→ **JOB**: Rewrite every item below, substituting "stone column" for each occurrence of "tower column" and leaving all other wording unchanged. Omit the pictures from your answer.

→ **RECORDS FOR THIS EXERCISE**:
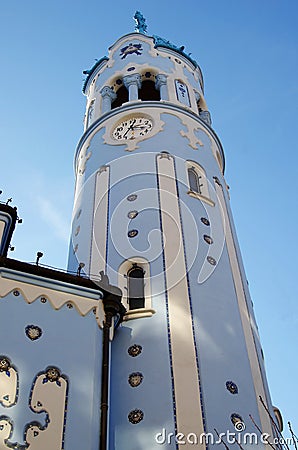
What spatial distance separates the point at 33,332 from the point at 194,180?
7.89 m

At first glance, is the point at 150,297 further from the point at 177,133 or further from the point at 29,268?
the point at 177,133

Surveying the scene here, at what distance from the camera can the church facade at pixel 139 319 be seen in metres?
9.57

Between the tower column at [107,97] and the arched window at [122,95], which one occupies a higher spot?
the arched window at [122,95]

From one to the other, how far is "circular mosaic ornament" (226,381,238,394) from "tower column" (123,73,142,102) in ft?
38.6

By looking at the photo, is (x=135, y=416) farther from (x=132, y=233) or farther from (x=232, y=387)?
(x=132, y=233)

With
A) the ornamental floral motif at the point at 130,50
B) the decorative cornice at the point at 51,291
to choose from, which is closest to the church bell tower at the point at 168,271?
the decorative cornice at the point at 51,291

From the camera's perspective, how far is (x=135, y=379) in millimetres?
11094

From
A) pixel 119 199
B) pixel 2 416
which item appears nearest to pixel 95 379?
pixel 2 416

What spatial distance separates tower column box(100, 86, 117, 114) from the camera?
2067 centimetres

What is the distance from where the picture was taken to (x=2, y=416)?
8.81 m

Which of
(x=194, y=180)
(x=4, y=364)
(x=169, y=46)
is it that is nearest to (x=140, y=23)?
(x=169, y=46)

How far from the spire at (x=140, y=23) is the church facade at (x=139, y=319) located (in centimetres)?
1243

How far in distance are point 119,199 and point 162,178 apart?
132cm

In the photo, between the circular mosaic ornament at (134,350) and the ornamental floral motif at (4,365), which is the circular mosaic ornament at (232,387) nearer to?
the circular mosaic ornament at (134,350)
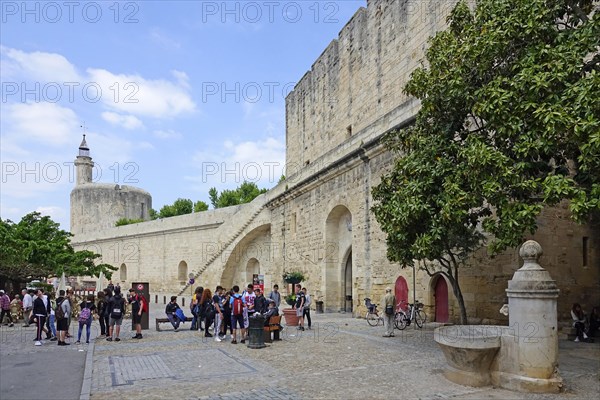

→ **FULL SOLUTION**:
What spatial distance separates the point at 33,332 from the point at 194,180?
7.89 m

At first glance, is the point at 150,297 further from the point at 177,133 or further from the point at 29,268?
the point at 177,133

Surveying the scene here, at what distance from the camera can the church facade at pixel 139 319 be seen in metres?
9.57

Between the stone column at [107,97] and the arched window at [122,95], which one occupies a higher spot?
the arched window at [122,95]

From one to the other, how far is "circular mosaic ornament" (226,381,238,394) from "stone column" (123,73,142,102) in ft?
38.6

By looking at the photo, is (x=135, y=416) farther from (x=132, y=233) or farther from (x=232, y=387)?
(x=132, y=233)

With
A) the ornamental floral motif at the point at 130,50
B) the decorative cornice at the point at 51,291
to choose from, which is closest to the church bell tower at the point at 168,271?
the decorative cornice at the point at 51,291

From the camera's perspective, how far is (x=135, y=379) in millimetres?
11094

From
A) pixel 119 199
B) pixel 2 416
which item appears nearest to pixel 95 379?
pixel 2 416

What spatial distance separates stone column box(100, 86, 117, 114) from the camera?
2067 centimetres

What is the distance from where the picture was taken to (x=2, y=416)?
8.81 m

Which of
(x=194, y=180)
(x=4, y=364)
(x=169, y=46)
is it that is nearest to (x=140, y=23)?
(x=169, y=46)

How far from the spire at (x=140, y=23) is the church facade at (x=139, y=319) located (in centimetres)?
1243

How far in distance are point 119,199 and point 162,178 apart?
132cm

In the photo, between the circular mosaic ornament at (134,350) and the ornamental floral motif at (4,365), which is the circular mosaic ornament at (232,387) nearer to?
the circular mosaic ornament at (134,350)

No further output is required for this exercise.